REQUIRED WORK →
a. Please write out everything in the algorithmic trading passage from "With electronic exchanges, the" down to "Good for them.".
b. Pick up the algorithmic trading passage at its final sentence and continue it from there.

With electronic exchanges, the competition is much greater. Bid-ask spreads are only a penny for most S&P500 companies (as opposed to 25 cents 20 years ago), and they are generally very deep. It is rumored that Renaissance's flagship hedge fund (not the long only fund) makes most of its money as an off-the-exchange market maker. They invested a lot of money in computers, and algorithms that efficiently set bids and offers given recent order flow, the depth of the market (level 2 quotes), and their own inventory. Good for them.

There are basically three types of algorithmic trading strategies. In one, you are basically slicing a big order into littler bits to minimize trade impact. No longer do you need a human to work a 5000 share order, rather, a machine spits it into digestable chunks and by the day you are done, and don't owe anyone a big holiday basket for their hard work. In another, you basically have a machine implement relative value trades. The famous pairs trading, where if Pepsi rises, but Coke stays flat, you sell Pepsi and buy coke, is based on this idea. But it can be generalized to indices versus sectors, or baskets against each other based on statistical properties, or even oil futures vs. Exxon. Lastly, there are the market making algorithms that try to capture the spread in the market by correctly anticipating the future distribution of retail order flow based on the current book, and this strategy can complement a relative value trading algorithm. Many times these algorithms try to reverse engineer future trades via the way current trades are coming in. As many trades come in each second, for many stocks the best bids and offers are adjusted several times a second.

One article noted that some algorithms basically infer the price increase from trades, getting rid of the profits otherwise available. But these are all short term scenarios, and basically make a market efficient. That is, say Apple announces good news, suggesting a sharpe bounce in the stock. An investor tries to buy, and would like to trade 1MM shares, but clearly that's too much, so he puts in an order for 1000, then next minute, another 1000, and another. A machine might sense the pattern and basically jump on for the ride with him, diluting his profits. Is that bad news? Only for the short-term trader. For the longer run investor oblivious to this, who was on the other side, they got to sell at a higher price (the price rose faster than otherwise). The short-term speculator basically makes less because the algorithm reverse engineers his insight. This is the essence of an informationally efficient market, where news gets into the price asap. That those at the bleeding edge are making a profit is not a bug, it's a feature.

INFORMATION SHOWN →
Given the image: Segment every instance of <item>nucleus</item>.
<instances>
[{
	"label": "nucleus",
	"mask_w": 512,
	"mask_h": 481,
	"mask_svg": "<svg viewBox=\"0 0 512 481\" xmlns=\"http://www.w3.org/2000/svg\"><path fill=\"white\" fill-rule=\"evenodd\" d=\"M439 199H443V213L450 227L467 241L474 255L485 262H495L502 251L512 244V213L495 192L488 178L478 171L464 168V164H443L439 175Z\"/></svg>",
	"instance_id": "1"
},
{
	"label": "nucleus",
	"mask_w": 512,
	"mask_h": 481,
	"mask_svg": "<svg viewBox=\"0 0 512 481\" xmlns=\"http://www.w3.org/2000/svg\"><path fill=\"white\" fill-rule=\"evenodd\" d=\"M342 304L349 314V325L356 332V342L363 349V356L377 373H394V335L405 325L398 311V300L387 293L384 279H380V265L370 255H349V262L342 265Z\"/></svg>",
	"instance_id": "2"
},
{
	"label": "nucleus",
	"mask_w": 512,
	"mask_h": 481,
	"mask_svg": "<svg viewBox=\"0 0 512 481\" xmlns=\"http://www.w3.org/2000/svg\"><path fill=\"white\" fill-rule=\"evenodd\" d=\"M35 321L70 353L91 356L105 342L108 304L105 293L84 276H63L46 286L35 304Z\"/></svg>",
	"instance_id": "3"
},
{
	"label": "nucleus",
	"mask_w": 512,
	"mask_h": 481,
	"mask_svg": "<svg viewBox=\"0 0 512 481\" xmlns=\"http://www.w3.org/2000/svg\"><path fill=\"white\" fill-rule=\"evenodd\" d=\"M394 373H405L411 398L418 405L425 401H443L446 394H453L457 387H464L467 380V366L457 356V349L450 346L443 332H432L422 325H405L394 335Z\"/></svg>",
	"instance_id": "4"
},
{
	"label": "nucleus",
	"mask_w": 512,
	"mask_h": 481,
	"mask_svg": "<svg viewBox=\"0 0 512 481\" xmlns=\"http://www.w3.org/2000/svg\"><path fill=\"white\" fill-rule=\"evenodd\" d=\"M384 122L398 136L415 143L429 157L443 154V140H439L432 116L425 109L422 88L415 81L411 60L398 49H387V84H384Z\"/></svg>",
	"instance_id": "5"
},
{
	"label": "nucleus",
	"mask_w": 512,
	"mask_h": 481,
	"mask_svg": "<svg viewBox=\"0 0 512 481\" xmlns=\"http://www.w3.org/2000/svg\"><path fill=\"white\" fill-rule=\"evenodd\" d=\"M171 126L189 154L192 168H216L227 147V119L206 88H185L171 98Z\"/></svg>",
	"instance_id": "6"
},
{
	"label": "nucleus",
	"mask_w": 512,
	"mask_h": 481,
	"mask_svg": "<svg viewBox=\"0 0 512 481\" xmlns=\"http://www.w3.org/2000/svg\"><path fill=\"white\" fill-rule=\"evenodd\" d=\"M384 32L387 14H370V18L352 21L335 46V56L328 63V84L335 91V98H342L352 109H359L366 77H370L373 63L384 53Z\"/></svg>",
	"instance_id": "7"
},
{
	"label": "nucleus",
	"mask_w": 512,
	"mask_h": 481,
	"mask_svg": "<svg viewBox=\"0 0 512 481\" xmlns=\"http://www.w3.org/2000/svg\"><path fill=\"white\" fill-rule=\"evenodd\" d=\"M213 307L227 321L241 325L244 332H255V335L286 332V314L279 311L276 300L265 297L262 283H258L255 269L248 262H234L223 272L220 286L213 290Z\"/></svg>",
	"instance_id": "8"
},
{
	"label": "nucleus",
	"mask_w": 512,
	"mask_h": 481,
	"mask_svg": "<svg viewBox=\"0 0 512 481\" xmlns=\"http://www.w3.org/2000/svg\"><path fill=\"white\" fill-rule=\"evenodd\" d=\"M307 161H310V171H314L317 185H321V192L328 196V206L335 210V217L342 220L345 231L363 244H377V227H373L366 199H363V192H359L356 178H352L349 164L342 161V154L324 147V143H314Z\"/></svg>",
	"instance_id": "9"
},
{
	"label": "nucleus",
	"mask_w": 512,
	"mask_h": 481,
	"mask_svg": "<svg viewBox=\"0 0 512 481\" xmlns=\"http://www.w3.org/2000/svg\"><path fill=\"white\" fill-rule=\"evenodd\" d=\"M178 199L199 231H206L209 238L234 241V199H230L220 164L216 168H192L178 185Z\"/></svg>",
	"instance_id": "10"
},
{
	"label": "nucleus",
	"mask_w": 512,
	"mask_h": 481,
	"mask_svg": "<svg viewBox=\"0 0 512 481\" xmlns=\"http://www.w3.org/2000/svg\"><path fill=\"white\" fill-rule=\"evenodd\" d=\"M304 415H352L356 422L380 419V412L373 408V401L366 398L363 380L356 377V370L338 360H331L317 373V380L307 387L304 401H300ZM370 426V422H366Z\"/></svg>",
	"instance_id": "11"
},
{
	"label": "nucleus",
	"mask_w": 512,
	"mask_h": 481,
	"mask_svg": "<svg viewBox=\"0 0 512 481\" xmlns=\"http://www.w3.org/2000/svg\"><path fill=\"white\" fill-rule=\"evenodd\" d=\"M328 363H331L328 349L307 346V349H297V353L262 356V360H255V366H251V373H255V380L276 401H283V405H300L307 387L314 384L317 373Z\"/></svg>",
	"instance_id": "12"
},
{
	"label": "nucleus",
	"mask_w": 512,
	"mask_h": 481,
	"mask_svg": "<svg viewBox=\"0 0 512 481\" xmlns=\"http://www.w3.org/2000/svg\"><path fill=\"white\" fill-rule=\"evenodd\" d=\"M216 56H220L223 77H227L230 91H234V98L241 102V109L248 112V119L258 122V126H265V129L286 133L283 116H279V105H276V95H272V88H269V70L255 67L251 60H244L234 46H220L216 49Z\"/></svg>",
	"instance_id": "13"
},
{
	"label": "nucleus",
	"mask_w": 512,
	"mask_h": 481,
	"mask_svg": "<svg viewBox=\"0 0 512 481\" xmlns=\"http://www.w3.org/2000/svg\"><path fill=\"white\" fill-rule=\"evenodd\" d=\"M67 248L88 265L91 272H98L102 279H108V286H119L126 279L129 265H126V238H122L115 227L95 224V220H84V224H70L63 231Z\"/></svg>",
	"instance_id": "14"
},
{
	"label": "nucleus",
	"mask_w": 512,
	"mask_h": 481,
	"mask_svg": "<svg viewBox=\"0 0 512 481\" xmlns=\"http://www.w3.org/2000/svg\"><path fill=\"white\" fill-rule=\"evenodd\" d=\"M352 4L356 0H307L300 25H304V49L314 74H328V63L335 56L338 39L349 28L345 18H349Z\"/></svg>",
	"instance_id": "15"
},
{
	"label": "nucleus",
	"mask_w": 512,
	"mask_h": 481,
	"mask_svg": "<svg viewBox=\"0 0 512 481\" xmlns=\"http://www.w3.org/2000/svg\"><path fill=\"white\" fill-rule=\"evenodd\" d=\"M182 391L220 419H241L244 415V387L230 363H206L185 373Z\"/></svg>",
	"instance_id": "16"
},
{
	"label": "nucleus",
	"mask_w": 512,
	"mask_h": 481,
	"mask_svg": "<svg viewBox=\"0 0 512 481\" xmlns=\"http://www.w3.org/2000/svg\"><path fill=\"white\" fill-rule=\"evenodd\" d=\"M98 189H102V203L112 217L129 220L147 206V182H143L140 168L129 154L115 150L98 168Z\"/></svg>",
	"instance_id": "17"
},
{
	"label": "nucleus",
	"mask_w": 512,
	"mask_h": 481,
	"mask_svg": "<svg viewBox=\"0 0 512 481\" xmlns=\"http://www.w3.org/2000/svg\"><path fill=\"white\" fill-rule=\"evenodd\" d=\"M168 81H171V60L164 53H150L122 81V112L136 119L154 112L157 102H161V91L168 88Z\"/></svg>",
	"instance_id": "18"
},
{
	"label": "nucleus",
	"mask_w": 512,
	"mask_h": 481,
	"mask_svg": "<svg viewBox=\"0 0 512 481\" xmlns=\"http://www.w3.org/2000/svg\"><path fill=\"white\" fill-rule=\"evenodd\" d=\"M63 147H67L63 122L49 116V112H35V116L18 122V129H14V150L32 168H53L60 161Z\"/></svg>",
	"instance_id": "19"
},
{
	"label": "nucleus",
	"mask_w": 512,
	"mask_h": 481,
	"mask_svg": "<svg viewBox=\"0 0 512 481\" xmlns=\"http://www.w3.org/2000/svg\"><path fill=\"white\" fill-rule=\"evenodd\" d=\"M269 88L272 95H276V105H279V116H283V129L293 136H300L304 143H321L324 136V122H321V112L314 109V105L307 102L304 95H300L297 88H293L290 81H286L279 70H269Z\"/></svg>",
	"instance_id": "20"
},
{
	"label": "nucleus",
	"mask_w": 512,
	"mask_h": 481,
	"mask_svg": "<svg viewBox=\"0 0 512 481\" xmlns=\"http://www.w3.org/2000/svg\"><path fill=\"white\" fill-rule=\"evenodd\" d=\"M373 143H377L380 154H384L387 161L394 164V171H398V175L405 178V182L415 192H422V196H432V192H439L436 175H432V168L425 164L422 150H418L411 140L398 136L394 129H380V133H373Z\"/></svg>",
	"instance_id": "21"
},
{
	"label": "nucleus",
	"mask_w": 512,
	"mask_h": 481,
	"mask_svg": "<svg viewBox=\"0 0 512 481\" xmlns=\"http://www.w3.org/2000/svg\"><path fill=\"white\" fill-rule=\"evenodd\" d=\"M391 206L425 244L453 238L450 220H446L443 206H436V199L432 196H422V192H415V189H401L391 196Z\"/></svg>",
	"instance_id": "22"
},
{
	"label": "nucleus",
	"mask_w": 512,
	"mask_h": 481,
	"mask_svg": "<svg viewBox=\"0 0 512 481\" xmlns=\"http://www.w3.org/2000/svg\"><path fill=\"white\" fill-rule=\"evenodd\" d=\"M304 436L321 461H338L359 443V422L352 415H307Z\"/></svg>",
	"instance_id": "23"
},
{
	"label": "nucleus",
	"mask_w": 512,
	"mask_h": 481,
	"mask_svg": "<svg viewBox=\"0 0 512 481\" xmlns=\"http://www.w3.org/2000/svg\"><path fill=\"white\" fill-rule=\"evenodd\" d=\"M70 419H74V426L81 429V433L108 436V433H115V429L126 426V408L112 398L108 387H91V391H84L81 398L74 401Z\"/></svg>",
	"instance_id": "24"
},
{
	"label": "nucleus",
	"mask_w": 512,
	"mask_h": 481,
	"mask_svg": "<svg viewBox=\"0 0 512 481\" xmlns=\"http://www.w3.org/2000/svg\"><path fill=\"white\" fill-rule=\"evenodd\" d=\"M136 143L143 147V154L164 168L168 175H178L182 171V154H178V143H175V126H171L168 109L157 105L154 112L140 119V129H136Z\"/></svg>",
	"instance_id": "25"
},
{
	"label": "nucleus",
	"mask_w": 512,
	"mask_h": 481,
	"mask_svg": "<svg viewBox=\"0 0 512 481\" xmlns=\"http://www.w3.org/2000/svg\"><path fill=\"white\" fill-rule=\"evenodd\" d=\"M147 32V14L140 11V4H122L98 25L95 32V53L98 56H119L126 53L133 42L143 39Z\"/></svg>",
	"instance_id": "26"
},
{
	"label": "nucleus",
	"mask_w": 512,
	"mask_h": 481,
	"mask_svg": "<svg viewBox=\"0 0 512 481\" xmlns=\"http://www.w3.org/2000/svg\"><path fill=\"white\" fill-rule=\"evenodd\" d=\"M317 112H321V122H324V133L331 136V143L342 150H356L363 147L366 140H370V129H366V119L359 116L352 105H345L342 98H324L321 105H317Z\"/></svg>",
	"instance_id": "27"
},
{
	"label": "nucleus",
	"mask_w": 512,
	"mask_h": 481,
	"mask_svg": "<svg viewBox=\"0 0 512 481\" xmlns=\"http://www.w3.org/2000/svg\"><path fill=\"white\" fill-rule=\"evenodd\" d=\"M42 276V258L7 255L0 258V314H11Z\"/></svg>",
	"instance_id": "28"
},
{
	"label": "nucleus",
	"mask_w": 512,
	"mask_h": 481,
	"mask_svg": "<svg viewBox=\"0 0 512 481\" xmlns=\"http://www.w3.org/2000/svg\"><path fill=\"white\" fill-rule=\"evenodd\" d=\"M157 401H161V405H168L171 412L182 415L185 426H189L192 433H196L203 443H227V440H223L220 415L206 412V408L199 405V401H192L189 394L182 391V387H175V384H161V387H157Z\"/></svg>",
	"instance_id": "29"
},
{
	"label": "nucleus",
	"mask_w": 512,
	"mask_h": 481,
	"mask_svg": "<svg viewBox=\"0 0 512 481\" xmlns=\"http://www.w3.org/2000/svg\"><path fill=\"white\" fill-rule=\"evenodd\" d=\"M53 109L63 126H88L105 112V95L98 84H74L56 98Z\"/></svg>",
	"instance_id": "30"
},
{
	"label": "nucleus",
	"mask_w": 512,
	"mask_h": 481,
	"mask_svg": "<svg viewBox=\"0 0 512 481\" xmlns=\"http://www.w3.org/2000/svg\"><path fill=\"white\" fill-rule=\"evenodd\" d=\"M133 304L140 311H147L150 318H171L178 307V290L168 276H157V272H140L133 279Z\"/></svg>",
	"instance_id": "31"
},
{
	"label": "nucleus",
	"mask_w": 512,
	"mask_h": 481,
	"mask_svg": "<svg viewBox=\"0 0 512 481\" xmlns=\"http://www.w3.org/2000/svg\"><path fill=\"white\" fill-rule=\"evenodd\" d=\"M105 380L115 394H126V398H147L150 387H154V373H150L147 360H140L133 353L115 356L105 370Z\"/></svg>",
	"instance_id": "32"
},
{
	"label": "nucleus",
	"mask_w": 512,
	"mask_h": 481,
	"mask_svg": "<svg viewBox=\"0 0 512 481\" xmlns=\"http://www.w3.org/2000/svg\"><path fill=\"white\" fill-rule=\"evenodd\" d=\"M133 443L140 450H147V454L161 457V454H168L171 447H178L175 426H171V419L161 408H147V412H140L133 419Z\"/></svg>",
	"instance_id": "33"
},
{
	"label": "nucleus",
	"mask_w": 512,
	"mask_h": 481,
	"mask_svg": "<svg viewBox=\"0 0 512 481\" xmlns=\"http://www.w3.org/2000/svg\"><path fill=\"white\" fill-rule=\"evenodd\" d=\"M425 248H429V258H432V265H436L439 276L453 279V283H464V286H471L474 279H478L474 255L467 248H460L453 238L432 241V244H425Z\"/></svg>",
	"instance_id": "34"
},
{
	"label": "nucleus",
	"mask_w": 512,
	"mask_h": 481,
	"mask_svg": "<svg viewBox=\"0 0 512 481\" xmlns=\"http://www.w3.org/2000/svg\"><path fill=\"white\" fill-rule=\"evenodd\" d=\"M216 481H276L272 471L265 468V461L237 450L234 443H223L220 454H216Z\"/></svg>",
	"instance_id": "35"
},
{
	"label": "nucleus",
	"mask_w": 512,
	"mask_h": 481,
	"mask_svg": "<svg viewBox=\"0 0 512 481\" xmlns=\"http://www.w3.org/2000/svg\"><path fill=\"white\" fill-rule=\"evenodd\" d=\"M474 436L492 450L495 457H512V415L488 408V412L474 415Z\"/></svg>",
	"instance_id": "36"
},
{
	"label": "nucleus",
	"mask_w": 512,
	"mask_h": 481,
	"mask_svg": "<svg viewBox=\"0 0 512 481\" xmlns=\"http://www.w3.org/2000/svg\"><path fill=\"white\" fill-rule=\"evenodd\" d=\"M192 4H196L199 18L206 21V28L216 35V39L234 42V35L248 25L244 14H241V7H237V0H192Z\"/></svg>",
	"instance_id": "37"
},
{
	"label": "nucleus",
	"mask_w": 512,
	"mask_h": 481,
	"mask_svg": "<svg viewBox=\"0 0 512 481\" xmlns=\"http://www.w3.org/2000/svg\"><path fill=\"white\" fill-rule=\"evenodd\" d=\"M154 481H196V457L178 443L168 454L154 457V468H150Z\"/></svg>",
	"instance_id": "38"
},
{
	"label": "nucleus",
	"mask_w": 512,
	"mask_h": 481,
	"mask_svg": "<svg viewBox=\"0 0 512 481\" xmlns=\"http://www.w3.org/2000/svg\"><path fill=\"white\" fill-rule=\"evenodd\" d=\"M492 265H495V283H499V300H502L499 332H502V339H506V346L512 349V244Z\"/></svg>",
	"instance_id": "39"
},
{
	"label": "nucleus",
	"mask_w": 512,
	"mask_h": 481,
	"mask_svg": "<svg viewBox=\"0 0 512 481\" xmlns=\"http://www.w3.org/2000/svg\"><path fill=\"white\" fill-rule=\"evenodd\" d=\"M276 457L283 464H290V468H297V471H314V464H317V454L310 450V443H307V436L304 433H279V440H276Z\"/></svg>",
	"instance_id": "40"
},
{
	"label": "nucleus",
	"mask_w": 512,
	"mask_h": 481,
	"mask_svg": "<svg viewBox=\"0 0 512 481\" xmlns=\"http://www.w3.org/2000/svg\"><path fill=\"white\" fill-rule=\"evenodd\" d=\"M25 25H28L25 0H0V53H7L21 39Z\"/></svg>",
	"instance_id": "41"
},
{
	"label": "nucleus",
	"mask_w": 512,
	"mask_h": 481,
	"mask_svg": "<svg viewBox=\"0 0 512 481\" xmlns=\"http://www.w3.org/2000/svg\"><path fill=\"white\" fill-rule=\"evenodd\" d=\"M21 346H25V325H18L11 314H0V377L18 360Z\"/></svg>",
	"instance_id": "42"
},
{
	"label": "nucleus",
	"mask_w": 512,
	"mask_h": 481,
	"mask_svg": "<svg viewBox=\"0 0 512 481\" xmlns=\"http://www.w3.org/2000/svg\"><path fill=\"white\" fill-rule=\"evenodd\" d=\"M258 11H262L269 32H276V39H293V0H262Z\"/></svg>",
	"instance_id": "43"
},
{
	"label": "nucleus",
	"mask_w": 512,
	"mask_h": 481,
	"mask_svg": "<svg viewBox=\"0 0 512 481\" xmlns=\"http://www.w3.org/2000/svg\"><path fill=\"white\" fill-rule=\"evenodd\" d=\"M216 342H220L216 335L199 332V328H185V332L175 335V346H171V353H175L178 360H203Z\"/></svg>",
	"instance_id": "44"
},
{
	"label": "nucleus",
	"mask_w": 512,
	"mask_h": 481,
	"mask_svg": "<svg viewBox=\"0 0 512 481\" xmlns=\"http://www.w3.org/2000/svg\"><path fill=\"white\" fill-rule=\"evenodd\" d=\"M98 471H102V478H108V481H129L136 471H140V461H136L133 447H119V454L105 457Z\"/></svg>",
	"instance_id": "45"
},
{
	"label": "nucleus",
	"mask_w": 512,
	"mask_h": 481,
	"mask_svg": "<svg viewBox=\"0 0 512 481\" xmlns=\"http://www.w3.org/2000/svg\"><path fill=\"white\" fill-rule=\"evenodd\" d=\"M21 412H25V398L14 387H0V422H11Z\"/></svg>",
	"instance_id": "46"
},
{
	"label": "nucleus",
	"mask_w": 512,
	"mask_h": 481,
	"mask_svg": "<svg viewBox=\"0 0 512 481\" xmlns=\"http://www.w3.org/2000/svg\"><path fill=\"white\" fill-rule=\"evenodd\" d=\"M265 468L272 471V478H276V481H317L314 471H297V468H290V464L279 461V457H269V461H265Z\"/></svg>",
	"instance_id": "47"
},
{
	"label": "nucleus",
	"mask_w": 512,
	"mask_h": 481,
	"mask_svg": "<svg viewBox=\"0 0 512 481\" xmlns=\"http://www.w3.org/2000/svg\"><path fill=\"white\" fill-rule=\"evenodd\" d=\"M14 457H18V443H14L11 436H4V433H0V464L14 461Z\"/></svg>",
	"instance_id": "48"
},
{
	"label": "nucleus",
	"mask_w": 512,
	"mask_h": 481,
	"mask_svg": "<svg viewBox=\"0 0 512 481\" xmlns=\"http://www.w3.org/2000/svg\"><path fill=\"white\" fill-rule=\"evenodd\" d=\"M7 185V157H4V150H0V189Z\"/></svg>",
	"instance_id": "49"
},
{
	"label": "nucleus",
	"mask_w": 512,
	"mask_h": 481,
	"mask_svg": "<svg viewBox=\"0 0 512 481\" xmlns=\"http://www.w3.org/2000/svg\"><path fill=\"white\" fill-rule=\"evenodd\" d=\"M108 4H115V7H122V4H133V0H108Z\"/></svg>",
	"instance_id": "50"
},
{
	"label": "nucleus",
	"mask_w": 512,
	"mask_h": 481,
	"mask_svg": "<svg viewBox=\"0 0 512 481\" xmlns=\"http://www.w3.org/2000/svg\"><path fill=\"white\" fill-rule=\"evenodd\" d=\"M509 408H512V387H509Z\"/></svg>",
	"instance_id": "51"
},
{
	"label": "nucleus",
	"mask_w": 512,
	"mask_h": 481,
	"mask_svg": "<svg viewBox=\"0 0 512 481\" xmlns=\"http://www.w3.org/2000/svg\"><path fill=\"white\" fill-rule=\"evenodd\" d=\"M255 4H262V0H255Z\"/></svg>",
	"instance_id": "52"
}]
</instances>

ANSWERS PROVIDED →
a.
With electronic exchanges, the competition is much greater. Bid-ask spreads are only a penny for most S&P500 companies (as opposed to 25 cents 20 years ago), and they are generally very deep. It is rumored that Renaissance's flagship hedge fund (not the long only fund) makes most of its money as an off-the-exchange market maker. They invested a lot of money in computers, and algorithms that efficiently set bids and offers given recent order flow, the depth of the market (level 2 quotes), and their own inventory. Good for them.

b.
Several bloggers have made a big deal out of 'flash trading' article in Traders Magazine, where exchanges give priviledged access to order flow, letting them accept or reject these trades prior to hitting the general market. Normally this would upset me, but they have an option lasting only 30 milliseconds (30 thousandths of a second). For a computer, this is enough time to make a decision. This is certainly enough time to make a tenth of a cent or so on market orders by leaning on the existing book. That is, if the market is bid-ask at 10.03-05, with 100 shares on each, a market order to buy 100 shares might make you hit the offer at 10.05 because you know there is 100 shares following you, and you hope the price increases based on this flow. This is known as 'front running'. Or you might see more buying coming in at a limit price of 10.02, and decide to increase your bid at 10.03 because you know your downside is now limited to a penny, as you can sell at 10.02 in size. This is known as pennying a bid, because you basically use the other person's limit orders as a backstop, giving you a penny downside risk. As tendencies move probabilistically, on any one trade such shenanigans are worth much less than a penny, but it can add up for the one doing it. For your average investor, in contrast, it is totally irrelevant. In the context of buying a $20 stock, does the fact that a highly competitive group can make tenths of a cent on market transactions bother me? No. It is orders of magnitude lower than 10 years ago, which is orders of magnitude lower than 30 years ago. Commissions for most investors are at least a penny. Of all the financial skullduggery in the world today, Flash Trade front running worth a fraction of a penny is small beer.

But Wilmott paints a scary picture:
the problem with the sudden popularity of high-frequency trading is that it may increasingly destabilize the market. Hedge funds won’t necessarily care whether the increased volatility causes stocks to rise or fall, as long as they can get in and out quickly with a profit. But the rest of the economy will care.

I surmise that poor Paul has not been invited to consult on these algorithms, and like many experts, finds those excelling at something in his field of expertise is useless at best, but probably damaging. After all, if it was important and useful, he should be a player, because that's his wheelhouse, right? Of course, given the many different types of algorithms extant, it could be they glom on to some vicious positive-feedback loop, but given the profits they are chasing, these are micro-bubbles, a couple pennies. An algorithm chasing micropennies does not instigate trends the way portfolio insurance did in the 1987 crash, because in that case long-only funds were looking at their total long position, selling into declines (emulating a put option). The current algorithms generally look at relative value trades between sectors or issues, momentary order imbalances, a very different beast. Trade imbalances have always and will continue to move prices, but that isn't the computers fault. If there's continually 10x as many sell orders as buy orders, the result is going to be lower prices no matter what market is created. When buys and sells are coming in with equal size, price stability will be restored. To suggest the computers could exaggerate a movement is hysterical fear mongering in this context, because while anything is possible, it's a baseless hypothetical. Maybe we should regulate financial textbook writers as they popularize models that create things like CDO's that were so prominent in our latest financial crisis? Perhaps he is diverting our attention from his crime of the century?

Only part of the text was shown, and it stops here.